Accordingly, the Taylor rates in 2017 for the majority of the countries in the euro area are expected to be negative and lower than Eonia. This tends to support the implementation of non-standard measures that can be used, when the policy rate is already close to zero, to provide an additional stimulus, such as the purchase of private and government securities, forward guidance and targeted longer-term refinancing operations (TLTROs) pursued by the Eurosystem since 2014.
As there is a unique interest rate policy by definition in the euro area, non-standard measures have also supported the realignment of macroeconomic conditions between countries. For example, thanks to the announcement of the Outright Monetary Transactions (OMT) programme, risk premiums caused by redenomination between euro area countries were significantly reduced. A further example is the long-term refinancing associated with a common collateral policy, which has contributed to reducing fragmentation in the credit markets.

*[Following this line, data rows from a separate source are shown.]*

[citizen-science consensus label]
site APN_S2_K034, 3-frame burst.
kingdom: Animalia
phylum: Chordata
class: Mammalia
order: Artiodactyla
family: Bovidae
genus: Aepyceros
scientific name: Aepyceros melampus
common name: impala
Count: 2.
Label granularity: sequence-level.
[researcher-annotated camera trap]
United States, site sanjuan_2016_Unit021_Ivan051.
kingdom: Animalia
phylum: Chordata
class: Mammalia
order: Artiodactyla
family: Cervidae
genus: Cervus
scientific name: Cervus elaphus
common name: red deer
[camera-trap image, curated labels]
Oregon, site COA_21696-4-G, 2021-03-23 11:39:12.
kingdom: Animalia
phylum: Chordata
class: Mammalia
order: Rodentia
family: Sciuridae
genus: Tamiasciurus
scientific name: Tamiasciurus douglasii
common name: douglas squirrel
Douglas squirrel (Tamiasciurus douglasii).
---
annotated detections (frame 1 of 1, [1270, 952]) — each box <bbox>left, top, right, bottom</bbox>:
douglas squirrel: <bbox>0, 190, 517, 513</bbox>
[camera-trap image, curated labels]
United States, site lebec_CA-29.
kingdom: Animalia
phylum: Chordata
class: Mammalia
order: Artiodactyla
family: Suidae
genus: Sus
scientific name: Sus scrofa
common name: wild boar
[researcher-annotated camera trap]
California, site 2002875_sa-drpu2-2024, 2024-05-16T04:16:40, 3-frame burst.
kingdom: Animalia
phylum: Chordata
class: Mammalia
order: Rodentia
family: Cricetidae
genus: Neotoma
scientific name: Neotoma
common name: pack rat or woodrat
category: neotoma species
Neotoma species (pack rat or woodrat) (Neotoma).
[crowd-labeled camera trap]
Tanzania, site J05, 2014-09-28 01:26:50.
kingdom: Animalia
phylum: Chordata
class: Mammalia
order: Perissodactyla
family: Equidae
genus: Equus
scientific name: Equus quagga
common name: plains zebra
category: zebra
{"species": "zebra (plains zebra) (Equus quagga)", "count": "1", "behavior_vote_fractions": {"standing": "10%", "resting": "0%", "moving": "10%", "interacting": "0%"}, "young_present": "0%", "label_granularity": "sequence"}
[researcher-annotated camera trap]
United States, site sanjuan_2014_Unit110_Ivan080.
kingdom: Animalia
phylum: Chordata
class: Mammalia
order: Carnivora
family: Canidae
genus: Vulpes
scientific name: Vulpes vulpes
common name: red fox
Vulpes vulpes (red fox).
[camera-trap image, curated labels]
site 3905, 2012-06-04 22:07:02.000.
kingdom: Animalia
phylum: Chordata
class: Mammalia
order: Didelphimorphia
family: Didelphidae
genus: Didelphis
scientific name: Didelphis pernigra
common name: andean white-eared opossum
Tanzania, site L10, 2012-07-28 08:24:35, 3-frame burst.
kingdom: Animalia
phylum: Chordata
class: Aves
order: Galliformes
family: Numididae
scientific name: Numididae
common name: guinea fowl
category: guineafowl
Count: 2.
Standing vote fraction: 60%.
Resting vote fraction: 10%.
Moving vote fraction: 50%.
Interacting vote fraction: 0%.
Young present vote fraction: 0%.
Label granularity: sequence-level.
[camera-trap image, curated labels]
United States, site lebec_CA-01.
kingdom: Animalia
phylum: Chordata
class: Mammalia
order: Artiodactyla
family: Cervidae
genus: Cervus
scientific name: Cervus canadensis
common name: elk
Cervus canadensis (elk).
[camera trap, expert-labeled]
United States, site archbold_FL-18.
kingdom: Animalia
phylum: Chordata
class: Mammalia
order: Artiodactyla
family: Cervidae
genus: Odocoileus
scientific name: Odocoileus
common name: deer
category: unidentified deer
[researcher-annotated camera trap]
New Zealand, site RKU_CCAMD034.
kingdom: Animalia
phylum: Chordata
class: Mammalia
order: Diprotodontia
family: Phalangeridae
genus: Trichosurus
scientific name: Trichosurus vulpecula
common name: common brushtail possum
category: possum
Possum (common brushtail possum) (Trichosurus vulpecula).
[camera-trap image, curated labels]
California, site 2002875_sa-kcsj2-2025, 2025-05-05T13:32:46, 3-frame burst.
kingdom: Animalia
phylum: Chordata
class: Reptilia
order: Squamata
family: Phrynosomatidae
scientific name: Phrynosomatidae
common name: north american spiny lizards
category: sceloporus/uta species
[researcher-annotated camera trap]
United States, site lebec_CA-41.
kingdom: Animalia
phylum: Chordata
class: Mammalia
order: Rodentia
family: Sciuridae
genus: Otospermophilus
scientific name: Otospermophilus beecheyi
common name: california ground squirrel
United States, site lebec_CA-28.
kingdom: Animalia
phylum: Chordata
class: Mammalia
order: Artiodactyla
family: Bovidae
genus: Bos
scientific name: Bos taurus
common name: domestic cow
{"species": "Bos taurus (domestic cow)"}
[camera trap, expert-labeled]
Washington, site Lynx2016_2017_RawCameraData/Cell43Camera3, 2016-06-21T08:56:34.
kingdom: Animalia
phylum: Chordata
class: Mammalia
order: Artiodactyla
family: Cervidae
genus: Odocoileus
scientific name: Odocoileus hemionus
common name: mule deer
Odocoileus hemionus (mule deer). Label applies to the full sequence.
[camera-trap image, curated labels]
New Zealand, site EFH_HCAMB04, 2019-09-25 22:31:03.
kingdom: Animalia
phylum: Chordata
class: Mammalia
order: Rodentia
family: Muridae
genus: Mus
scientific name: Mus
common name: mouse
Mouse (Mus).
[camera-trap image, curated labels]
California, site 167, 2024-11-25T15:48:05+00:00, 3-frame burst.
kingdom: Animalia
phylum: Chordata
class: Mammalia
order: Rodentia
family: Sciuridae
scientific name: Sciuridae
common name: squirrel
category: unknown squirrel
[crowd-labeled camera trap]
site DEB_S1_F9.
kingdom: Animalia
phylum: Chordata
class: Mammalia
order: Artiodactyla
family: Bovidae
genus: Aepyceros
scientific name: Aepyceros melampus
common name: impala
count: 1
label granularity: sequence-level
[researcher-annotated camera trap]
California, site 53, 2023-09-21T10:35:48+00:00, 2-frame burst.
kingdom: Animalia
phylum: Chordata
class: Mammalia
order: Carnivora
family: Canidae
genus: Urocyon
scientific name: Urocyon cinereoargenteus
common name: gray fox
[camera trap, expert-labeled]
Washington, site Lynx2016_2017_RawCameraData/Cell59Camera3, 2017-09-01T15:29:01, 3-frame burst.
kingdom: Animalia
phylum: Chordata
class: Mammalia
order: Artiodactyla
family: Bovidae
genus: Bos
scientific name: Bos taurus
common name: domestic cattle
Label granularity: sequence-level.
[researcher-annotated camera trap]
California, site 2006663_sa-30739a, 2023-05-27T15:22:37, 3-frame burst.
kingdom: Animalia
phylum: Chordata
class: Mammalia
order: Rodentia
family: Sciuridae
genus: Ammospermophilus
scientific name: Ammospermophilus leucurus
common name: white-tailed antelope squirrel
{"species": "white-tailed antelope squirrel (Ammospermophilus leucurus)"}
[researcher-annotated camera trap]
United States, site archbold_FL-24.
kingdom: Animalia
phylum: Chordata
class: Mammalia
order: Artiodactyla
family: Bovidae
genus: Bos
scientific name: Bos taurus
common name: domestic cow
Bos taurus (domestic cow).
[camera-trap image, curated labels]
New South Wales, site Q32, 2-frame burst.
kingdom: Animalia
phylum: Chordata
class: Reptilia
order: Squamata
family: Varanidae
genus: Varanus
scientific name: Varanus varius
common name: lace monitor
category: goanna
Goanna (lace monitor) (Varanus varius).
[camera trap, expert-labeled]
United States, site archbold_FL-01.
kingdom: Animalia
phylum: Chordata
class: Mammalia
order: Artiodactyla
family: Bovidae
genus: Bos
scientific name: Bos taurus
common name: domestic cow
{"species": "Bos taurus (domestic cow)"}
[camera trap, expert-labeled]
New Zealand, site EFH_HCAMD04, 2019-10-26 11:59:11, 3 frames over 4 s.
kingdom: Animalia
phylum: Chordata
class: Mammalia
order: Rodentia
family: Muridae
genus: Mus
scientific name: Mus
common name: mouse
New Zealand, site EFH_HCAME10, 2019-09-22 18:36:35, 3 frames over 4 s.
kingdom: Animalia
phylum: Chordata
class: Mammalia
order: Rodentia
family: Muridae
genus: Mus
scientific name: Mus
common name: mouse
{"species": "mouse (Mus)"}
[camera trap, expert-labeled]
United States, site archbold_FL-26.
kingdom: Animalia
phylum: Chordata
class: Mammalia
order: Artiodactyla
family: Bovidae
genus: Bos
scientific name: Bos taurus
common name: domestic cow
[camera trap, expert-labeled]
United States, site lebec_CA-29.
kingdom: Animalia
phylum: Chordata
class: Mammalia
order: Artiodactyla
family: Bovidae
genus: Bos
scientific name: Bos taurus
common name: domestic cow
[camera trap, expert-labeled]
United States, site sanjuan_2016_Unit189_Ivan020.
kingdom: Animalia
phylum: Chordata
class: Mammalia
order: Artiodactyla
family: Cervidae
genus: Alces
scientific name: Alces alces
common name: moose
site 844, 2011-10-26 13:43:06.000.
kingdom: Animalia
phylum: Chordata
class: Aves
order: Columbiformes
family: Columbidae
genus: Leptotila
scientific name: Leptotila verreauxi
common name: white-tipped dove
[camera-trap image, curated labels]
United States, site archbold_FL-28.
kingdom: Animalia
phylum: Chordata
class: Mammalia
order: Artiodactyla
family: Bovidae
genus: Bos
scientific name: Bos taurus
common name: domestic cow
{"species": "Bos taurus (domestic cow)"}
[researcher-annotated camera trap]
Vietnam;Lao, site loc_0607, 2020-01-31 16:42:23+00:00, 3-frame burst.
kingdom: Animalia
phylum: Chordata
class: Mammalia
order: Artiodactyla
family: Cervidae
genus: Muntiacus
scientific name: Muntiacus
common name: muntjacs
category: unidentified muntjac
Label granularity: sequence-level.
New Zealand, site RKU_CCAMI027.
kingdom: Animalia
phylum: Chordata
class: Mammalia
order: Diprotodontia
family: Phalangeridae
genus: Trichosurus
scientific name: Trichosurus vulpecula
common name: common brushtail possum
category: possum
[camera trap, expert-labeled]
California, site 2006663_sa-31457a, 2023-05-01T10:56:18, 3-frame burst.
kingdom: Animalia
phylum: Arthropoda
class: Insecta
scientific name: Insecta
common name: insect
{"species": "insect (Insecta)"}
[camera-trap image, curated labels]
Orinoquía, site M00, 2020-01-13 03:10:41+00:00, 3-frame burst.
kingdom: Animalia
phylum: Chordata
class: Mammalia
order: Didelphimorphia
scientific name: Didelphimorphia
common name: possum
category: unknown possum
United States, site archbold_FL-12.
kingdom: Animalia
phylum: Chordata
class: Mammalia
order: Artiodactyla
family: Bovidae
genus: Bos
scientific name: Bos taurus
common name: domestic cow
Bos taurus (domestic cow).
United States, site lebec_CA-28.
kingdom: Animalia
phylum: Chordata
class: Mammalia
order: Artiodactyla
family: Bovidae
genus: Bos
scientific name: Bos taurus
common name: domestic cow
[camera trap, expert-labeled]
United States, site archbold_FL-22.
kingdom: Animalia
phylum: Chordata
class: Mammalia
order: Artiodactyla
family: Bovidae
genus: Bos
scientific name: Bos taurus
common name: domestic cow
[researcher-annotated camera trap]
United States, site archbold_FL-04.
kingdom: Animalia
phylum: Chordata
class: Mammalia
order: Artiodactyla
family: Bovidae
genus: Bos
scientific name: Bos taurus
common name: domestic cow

Koijen et al. (2016) also show that the Eurosystem’s securities purchases (sometimes referred to as Quantitative Easing, or QE) have contributed more to lowering market risk premiums in "peripheral" countries than to lowering rate premiums in the "core" countries, thereby reducing longer-term intra-European rate differentials: thanks to this purchase programme announced in January 2015, market rates have fallen on average from -13 basis points to -60 basis points in peripheral countries.